Data records:
▬▬▬▬▬▬
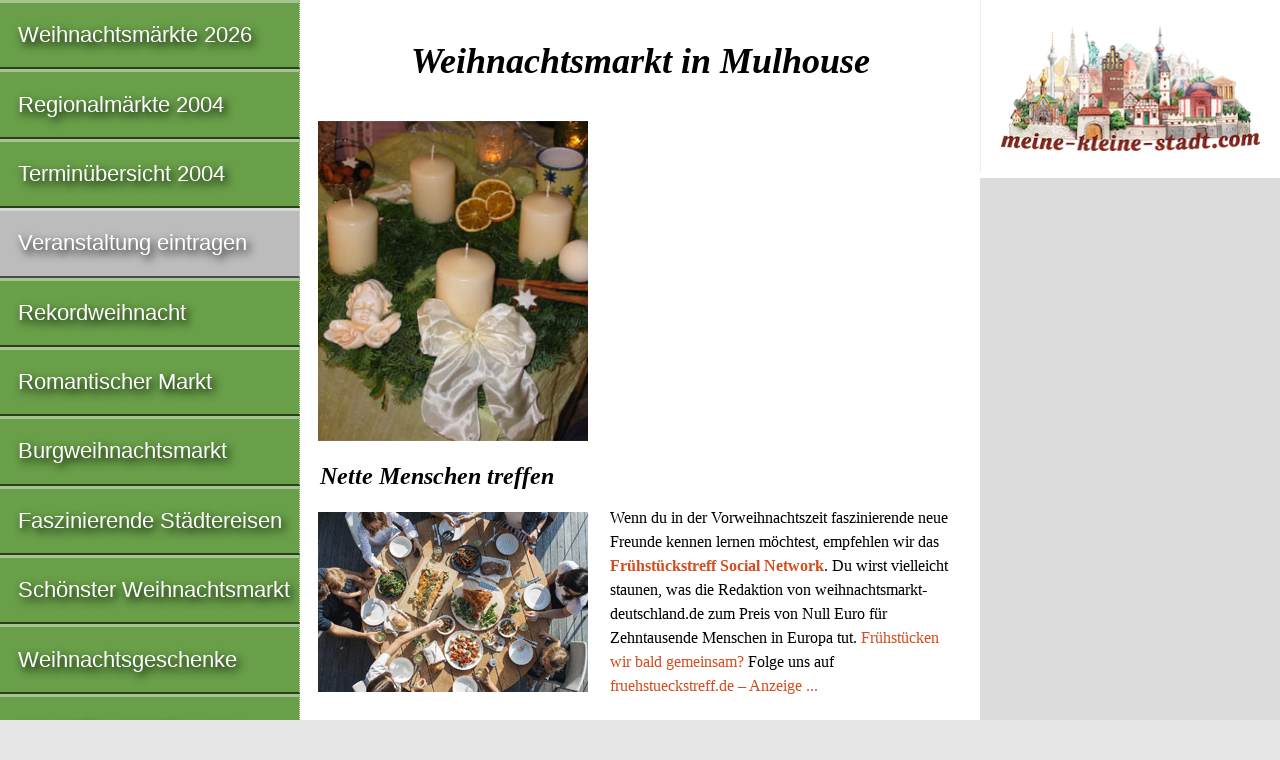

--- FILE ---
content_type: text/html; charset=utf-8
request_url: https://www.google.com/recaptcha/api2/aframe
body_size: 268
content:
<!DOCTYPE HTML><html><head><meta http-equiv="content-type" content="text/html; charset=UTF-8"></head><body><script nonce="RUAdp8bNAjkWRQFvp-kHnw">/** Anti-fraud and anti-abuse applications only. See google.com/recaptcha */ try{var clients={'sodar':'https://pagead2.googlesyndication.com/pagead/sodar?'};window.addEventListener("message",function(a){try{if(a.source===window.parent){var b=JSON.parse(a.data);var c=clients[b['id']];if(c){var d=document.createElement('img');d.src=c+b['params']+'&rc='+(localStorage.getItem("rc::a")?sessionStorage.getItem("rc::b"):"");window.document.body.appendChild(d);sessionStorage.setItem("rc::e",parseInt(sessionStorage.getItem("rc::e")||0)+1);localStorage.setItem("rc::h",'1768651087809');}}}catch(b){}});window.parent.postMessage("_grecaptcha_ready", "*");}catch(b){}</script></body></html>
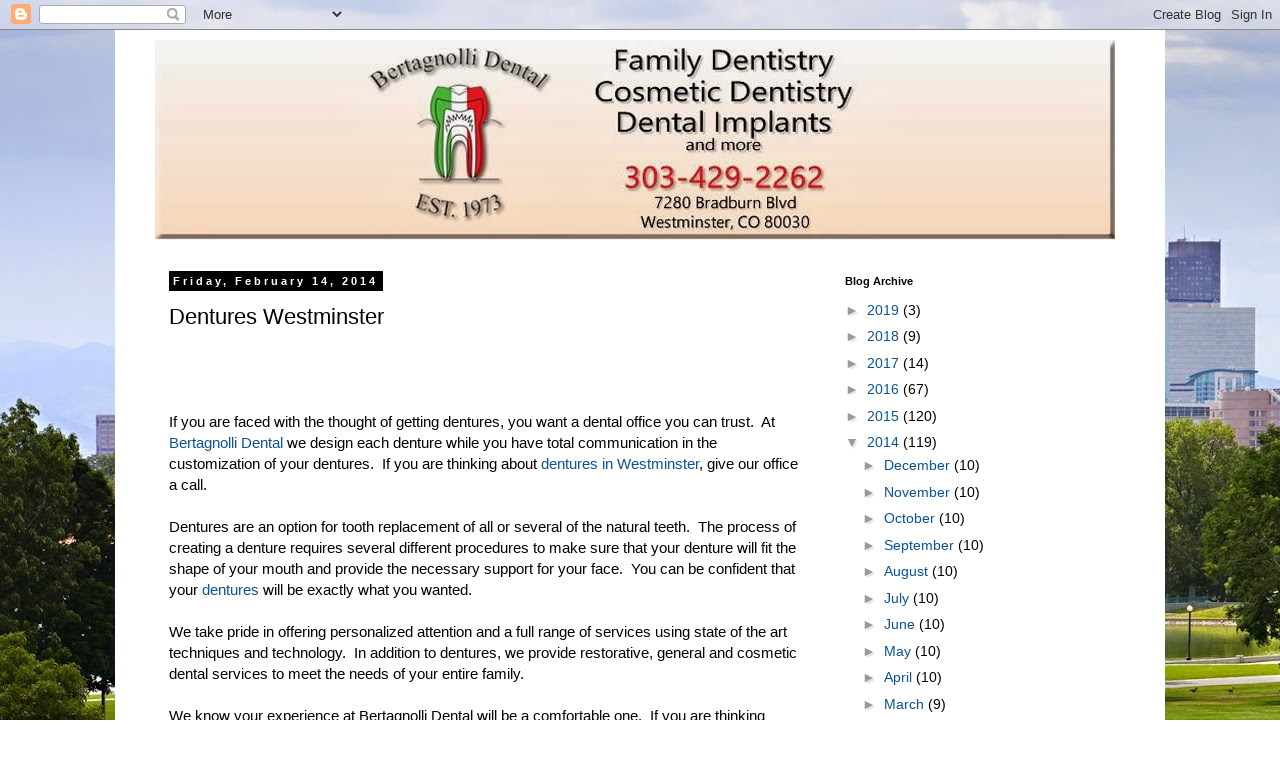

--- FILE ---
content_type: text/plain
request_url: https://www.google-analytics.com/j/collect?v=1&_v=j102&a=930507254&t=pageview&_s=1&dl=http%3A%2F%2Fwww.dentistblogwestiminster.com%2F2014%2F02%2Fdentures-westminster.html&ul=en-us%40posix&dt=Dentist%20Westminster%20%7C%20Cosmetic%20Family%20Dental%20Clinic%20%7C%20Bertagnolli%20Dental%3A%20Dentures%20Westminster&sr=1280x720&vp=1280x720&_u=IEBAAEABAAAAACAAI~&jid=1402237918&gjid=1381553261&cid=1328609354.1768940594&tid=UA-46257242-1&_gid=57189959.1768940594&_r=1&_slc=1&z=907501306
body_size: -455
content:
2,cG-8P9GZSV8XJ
▬▬▬▬▬▬
*PROBLEM DETAILS*: Set the pictures aside and transcribe the data above exactly.

*EXERCISE ANSWER*:
--- FILE ---
content_type: text/html; charset=utf-8
request_url: https://www.google.com/recaptcha/api2/aframe
body_size: 268
content:
<!DOCTYPE HTML><html><head><meta http-equiv="content-type" content="text/html; charset=UTF-8"></head><body><script nonce="RUAdp8bNAjkWRQFvp-kHnw">/** Anti-fraud and anti-abuse applications only. See google.com/recaptcha */ try{var clients={'sodar':'https://pagead2.googlesyndication.com/pagead/sodar?'};window.addEventListener("message",function(a){try{if(a.source===window.parent){var b=JSON.parse(a.data);var c=clients[b['id']];if(c){var d=document.createElement('img');d.src=c+b['params']+'&rc='+(localStorage.getItem("rc::a")?sessionStorage.getItem("rc::b"):"");window.document.body.appendChild(d);sessionStorage.setItem("rc::e",parseInt(sessionStorage.getItem("rc::e")||0)+1);localStorage.setItem("rc::h",'1768651087809');}}}catch(b){}});window.parent.postMessage("_grecaptcha_ready", "*");}catch(b){}</script></body></html>

--- FILE ---
content_type: text/plain
request_url: https://www.google-analytics.com/j/collect?v=1&_v=j102&a=930507254&t=pageview&_s=1&dl=http%3A%2F%2Fwww.dentistblogwestiminster.com%2F2014%2F02%2Fdentures-westminster.html&ul=en-us%40posix&dt=Dentist%20Westminster%20%7C%20Cosmetic%20Family%20Dental%20Clinic%20%7C%20Bertagnolli%20Dental%3A%20Dentures%20Westminster&sr=1280x720&vp=1280x720&_u=IEBAAEABAAAAACAAI~&jid=1402237918&gjid=1381553261&cid=1328609354.1768940594&tid=UA-46257242-1&_gid=57189959.1768940594&_r=1&_slc=1&z=907501306
body_size: -455
content:
2,cG-8P9GZSV8XJ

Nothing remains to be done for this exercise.